Passage:

___

G8 Open Data Charter – the implications for due diligence

June 3, 2014

The Charter sets out the principles and best practice G8 nations will follow to release more data, in standard formats, for the private sector to use in delivering digital services to the public. The Charter includes five principles which are aimed at ensuring that government data is made freely available as a means of boosting both transparency and innovation.

The five key principles of open data are:

  1. Open data by default
  2. Quality and quantity
  3. Useable by all
  4. Releasing data for improved governance
  5. Releasing data for innovation

The types of data for which there is expected to be greater transparency include crime statistics, weather data, health, housing, transport and education information. This approach has widely been attributed to a number of factors. Sir Nigel Shadbolt, chairman and co-founder of the United Kingdom’s government-backed Open Data Institute, stated, “We need this innovation because we face unprecedented challenges as a society: an increasing population with very different demographics in different regions, environmental security, economic stability, growth and more. We see open data as a crucial part of rising to these challenges. Quite simply, open data is an enabler of freedom … Open government data lets citizens hold government to account for what it spends and the contracts it places, lets us see the rates of infection in our hospitals … and drives transport apps that people use to make their way efficiently around cities. On tax, open data will demonstrate how companies are paying tax, in what jurisdictions and who owns what.”

One of the expected outcomes of this step is a flow-on effect to the private sector, with companies being more transparent on corporate data. The basic premise of open data is that when governments publish data sets online, in digital formats that can be easily imported into other software tools and under legal terms that permit anyone to reuse them (including commercially), those outside government can use that data. It is also anticipated that citizens will be better positioned to better scrutinise government and hold authorities to account. This, of course, is very much dependent on the types of data released.

___

Dataset excerpts:
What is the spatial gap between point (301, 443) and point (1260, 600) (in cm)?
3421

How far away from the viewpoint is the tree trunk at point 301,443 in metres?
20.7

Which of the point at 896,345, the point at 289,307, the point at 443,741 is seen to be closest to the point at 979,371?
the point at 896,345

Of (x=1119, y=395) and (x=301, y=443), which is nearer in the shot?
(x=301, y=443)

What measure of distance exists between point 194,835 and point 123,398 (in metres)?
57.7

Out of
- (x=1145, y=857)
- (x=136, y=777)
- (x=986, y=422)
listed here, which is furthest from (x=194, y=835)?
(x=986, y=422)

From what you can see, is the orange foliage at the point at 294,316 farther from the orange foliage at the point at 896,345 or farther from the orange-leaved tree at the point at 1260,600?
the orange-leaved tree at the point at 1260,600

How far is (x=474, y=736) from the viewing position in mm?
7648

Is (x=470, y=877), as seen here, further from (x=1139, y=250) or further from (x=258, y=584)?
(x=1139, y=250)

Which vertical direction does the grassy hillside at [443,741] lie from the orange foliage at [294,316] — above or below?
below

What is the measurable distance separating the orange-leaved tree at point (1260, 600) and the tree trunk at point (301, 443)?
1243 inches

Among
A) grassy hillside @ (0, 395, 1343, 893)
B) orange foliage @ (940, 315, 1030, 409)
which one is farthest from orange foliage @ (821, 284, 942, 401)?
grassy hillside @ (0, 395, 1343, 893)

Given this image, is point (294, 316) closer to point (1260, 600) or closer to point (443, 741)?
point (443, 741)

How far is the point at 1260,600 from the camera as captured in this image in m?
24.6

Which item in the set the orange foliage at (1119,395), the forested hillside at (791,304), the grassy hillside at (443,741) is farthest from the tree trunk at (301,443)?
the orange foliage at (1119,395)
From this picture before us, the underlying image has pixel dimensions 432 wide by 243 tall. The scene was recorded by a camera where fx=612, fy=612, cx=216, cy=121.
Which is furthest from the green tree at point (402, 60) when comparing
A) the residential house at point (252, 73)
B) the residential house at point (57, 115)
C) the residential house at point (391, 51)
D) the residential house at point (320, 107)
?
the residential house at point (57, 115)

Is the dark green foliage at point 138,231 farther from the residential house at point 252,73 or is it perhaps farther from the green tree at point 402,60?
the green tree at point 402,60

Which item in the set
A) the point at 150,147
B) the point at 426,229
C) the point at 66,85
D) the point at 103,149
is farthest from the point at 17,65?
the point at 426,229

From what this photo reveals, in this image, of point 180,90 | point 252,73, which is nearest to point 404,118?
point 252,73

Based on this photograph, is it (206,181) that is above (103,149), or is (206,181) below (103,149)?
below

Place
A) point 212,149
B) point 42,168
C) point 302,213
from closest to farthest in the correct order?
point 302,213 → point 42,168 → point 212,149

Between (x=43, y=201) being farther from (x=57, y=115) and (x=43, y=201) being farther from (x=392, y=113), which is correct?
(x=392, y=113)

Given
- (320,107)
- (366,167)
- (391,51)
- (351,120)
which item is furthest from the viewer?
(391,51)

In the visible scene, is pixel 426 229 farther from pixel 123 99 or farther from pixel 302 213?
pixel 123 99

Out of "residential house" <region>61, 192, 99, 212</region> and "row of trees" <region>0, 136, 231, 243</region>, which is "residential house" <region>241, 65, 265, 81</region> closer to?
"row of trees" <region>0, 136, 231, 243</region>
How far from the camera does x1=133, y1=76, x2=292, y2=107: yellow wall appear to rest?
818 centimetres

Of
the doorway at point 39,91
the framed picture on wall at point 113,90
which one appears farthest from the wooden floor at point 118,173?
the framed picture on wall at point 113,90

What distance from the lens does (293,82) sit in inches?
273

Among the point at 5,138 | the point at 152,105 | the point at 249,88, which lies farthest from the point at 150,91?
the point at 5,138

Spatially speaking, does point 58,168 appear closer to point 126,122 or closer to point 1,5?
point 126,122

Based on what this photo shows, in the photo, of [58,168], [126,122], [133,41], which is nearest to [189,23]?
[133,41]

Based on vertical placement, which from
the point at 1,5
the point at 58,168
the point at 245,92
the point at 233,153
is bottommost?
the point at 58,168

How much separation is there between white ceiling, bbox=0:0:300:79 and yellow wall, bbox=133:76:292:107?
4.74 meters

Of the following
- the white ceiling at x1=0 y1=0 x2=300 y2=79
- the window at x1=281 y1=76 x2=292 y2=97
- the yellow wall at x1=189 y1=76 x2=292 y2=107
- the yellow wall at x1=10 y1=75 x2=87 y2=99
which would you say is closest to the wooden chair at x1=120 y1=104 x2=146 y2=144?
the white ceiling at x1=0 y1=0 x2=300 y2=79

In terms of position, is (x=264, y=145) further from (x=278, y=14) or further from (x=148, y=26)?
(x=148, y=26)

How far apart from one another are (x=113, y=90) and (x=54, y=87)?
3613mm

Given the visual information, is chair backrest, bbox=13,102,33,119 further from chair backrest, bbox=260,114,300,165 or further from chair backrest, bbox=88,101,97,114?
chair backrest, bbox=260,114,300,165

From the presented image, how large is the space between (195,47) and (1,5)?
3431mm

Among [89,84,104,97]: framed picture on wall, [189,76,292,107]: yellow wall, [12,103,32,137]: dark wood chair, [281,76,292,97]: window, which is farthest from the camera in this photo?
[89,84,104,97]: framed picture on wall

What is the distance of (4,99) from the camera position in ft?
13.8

___

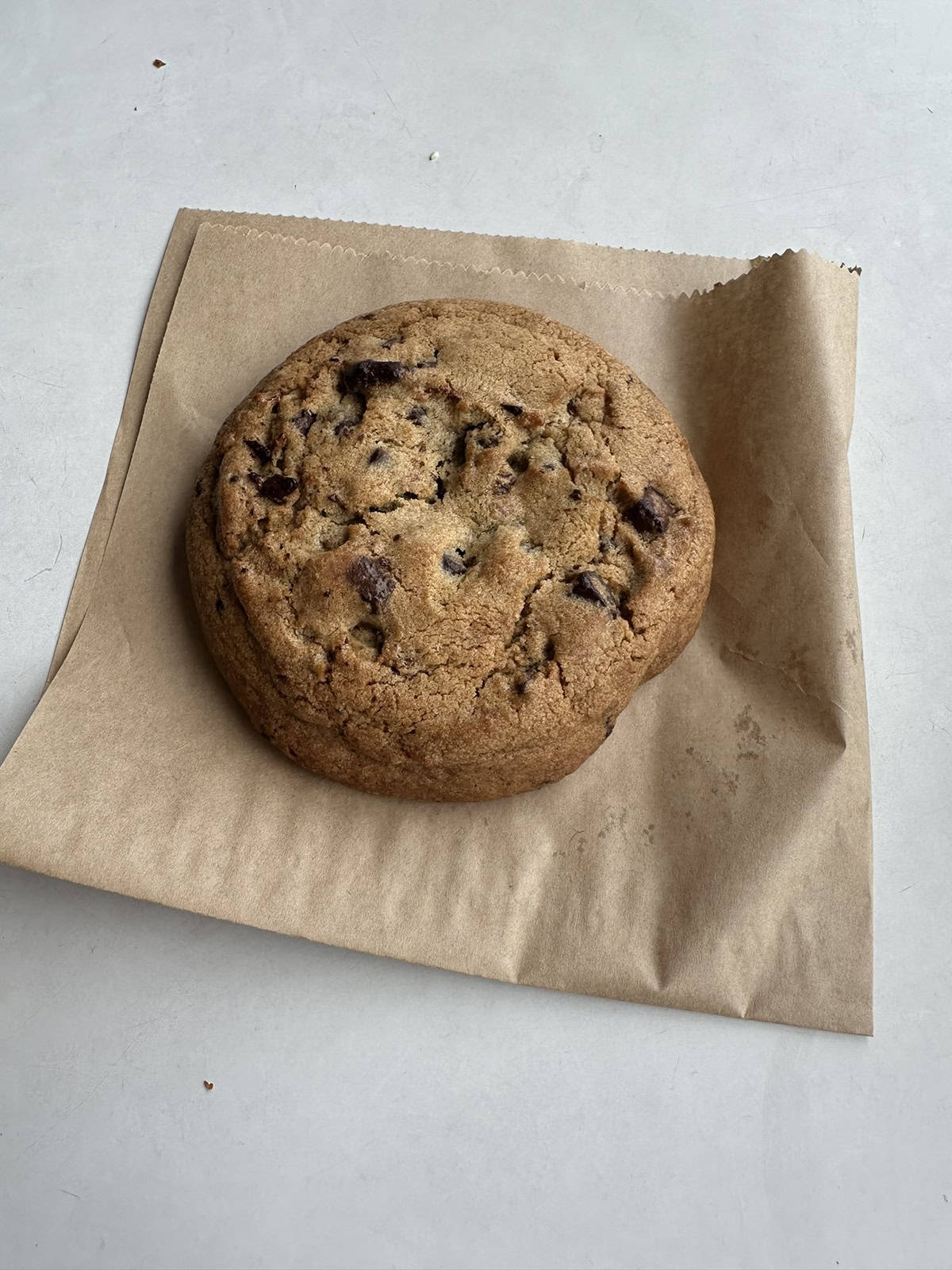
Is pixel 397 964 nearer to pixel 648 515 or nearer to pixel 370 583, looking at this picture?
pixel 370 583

___

Instructions to follow:
Answer these questions from the article on the G8 Open Data Charter.
(a) How many principles does the Charter include?
(b) What organization is Sir Nigel Shadbolt chairman and co-founder of?
(c) What flow-on effect to the private sector is expected?

Reply:
(a) Five.
(b) The United Kingdom's government-backed Open Data Institute.
(c) Companies being more transparent on corporate data.